TO DO:
Set down the whole listing below exactly, without pictures.

SUPPLIED DATA:
BEGIN
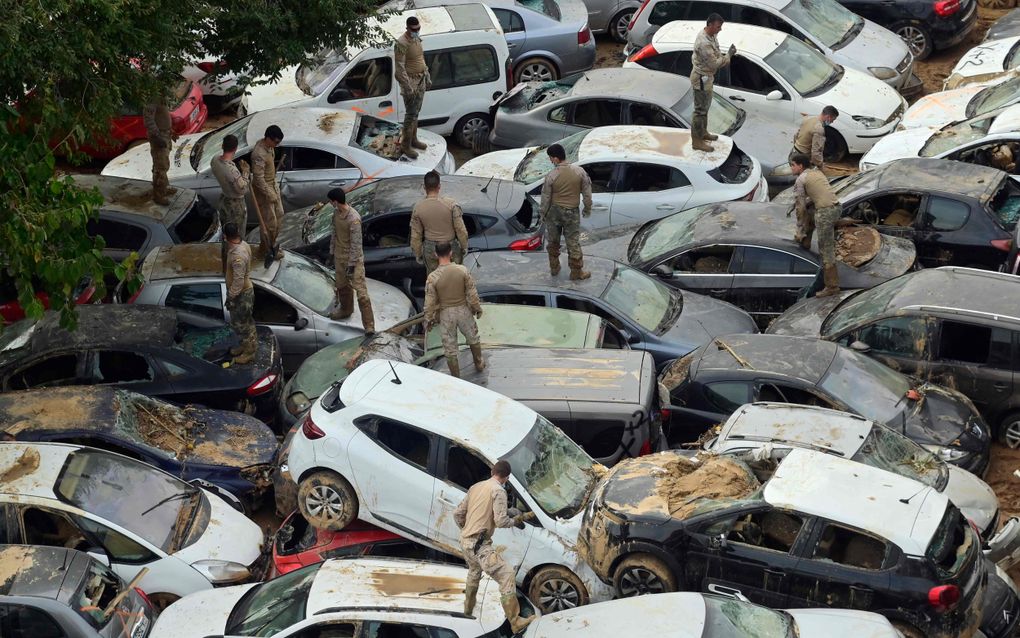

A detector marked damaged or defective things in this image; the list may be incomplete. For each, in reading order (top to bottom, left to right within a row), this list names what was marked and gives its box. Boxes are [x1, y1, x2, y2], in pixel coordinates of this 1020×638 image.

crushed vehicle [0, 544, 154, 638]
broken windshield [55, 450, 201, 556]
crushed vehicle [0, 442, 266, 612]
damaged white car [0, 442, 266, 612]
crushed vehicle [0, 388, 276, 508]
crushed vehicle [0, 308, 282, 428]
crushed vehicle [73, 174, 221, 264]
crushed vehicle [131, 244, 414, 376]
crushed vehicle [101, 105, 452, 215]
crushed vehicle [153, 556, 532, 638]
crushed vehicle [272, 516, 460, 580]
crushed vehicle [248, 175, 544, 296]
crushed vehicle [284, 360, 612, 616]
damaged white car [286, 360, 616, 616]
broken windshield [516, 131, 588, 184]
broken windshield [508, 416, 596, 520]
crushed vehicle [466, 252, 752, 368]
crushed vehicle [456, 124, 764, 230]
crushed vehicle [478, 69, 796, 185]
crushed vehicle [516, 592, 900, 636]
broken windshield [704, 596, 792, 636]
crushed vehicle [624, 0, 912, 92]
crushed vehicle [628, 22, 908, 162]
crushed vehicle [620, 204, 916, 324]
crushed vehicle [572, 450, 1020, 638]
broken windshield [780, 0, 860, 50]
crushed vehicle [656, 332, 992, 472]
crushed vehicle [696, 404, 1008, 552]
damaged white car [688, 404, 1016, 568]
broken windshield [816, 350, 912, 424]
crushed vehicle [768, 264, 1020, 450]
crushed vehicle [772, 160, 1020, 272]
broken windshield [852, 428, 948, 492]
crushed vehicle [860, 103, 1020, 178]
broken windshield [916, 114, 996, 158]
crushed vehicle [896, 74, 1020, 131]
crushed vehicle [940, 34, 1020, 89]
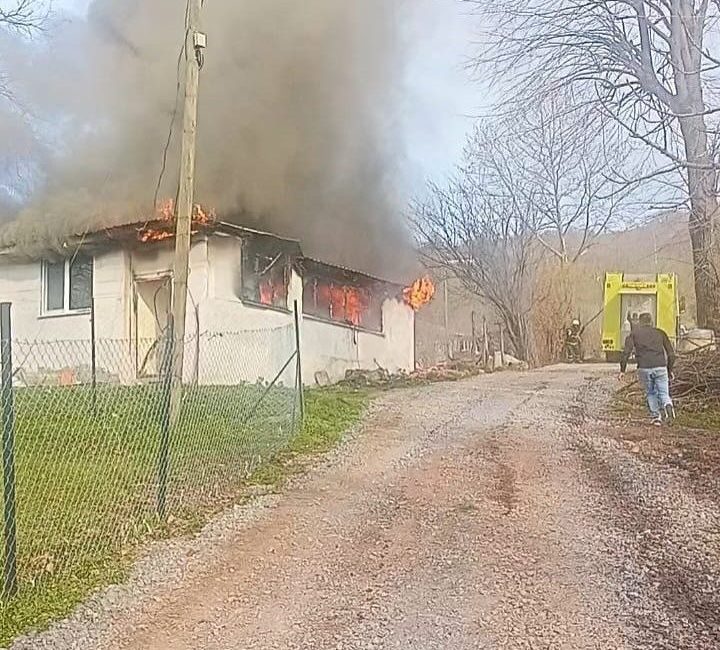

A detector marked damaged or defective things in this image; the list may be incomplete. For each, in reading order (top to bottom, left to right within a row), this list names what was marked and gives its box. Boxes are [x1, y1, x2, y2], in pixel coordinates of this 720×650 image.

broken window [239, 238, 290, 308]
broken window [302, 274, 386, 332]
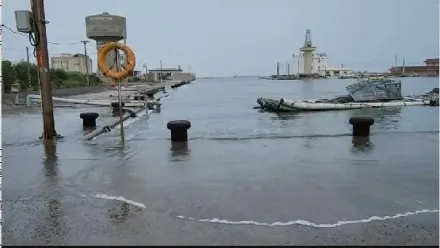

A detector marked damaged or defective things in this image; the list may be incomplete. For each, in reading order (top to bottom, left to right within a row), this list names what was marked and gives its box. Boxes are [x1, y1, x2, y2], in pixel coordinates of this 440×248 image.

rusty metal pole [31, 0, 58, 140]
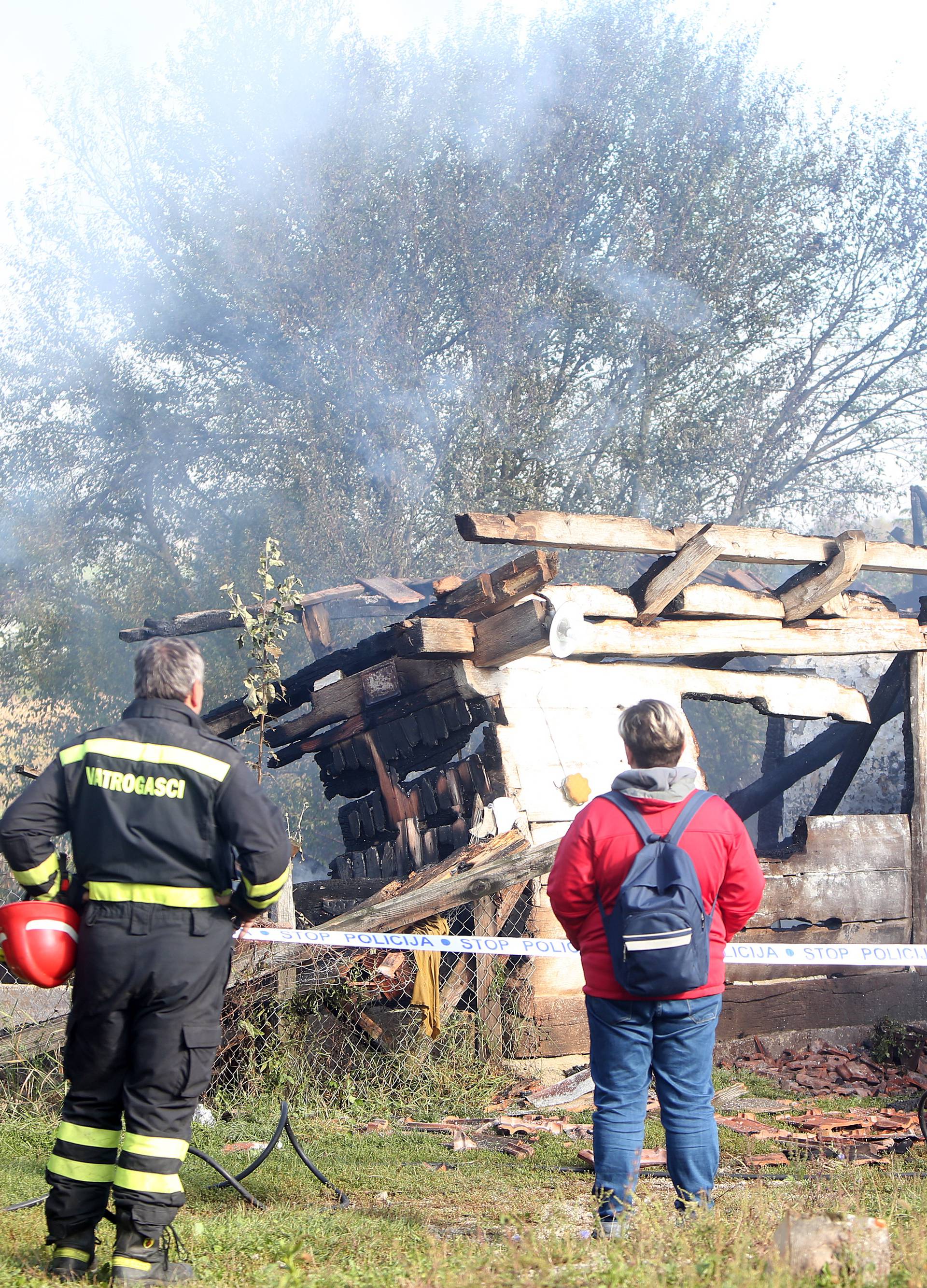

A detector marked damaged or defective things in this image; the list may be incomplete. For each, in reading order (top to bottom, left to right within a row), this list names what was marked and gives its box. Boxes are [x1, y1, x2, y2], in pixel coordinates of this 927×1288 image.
END
TASK RESULT:
A detector marked damaged or defective things in this image; the list may be incomplete. For each, in reading order (top to bottom, left to right within a row), this list names what was marked and gives its box. Boxes are [x1, y1, x2, y2], in pixel coordinates of this 1020×638 image.

crushed vehicle [0, 544, 154, 638]
broken windshield [55, 450, 201, 556]
crushed vehicle [0, 442, 266, 612]
damaged white car [0, 442, 266, 612]
crushed vehicle [0, 388, 276, 508]
crushed vehicle [0, 308, 282, 428]
crushed vehicle [73, 174, 221, 264]
crushed vehicle [131, 244, 414, 376]
crushed vehicle [101, 105, 452, 215]
crushed vehicle [153, 556, 532, 638]
crushed vehicle [272, 516, 460, 580]
crushed vehicle [248, 175, 544, 296]
crushed vehicle [284, 360, 612, 616]
damaged white car [286, 360, 616, 616]
broken windshield [516, 131, 588, 184]
broken windshield [508, 416, 596, 520]
crushed vehicle [466, 252, 752, 368]
crushed vehicle [456, 124, 764, 230]
crushed vehicle [478, 69, 796, 185]
crushed vehicle [516, 592, 900, 636]
broken windshield [704, 596, 792, 636]
crushed vehicle [624, 0, 912, 92]
crushed vehicle [628, 22, 908, 162]
crushed vehicle [620, 204, 916, 324]
crushed vehicle [572, 450, 1020, 638]
broken windshield [780, 0, 860, 50]
crushed vehicle [656, 332, 992, 472]
crushed vehicle [696, 404, 1008, 552]
damaged white car [688, 404, 1016, 568]
broken windshield [816, 350, 912, 424]
crushed vehicle [768, 264, 1020, 450]
crushed vehicle [772, 160, 1020, 272]
broken windshield [852, 428, 948, 492]
crushed vehicle [860, 103, 1020, 178]
broken windshield [916, 114, 996, 158]
crushed vehicle [896, 74, 1020, 131]
crushed vehicle [940, 34, 1020, 89]

A detector marked damaged or defective things in this image; the list may be incomplete. For each, in reading order (top to bottom, left to right within a row), this list names what was marked and gives its box. Boxes are [x1, y1, x2, y2], in pixel coordinates of this 720×650 image.

broken window [239, 238, 290, 308]
broken window [302, 274, 386, 332]

A detector marked damaged or defective things in this image; the list may be incomplete. For each, in reading order (top to bottom, left to right within a row), this list names what was marked and gives its box. Boxes are [x1, y1, x2, y2], in pixel coordinates of this 440×248 image.

rusty metal pole [31, 0, 58, 140]

A detector marked damaged or defective things in this image; the list may be incomplete. For each, in reading order (top to bottom, left to right within a row), this list names what was marked and gives its box. Boxes are [x1, y1, x2, y2], in pixel coordinates of this 927×1288 image.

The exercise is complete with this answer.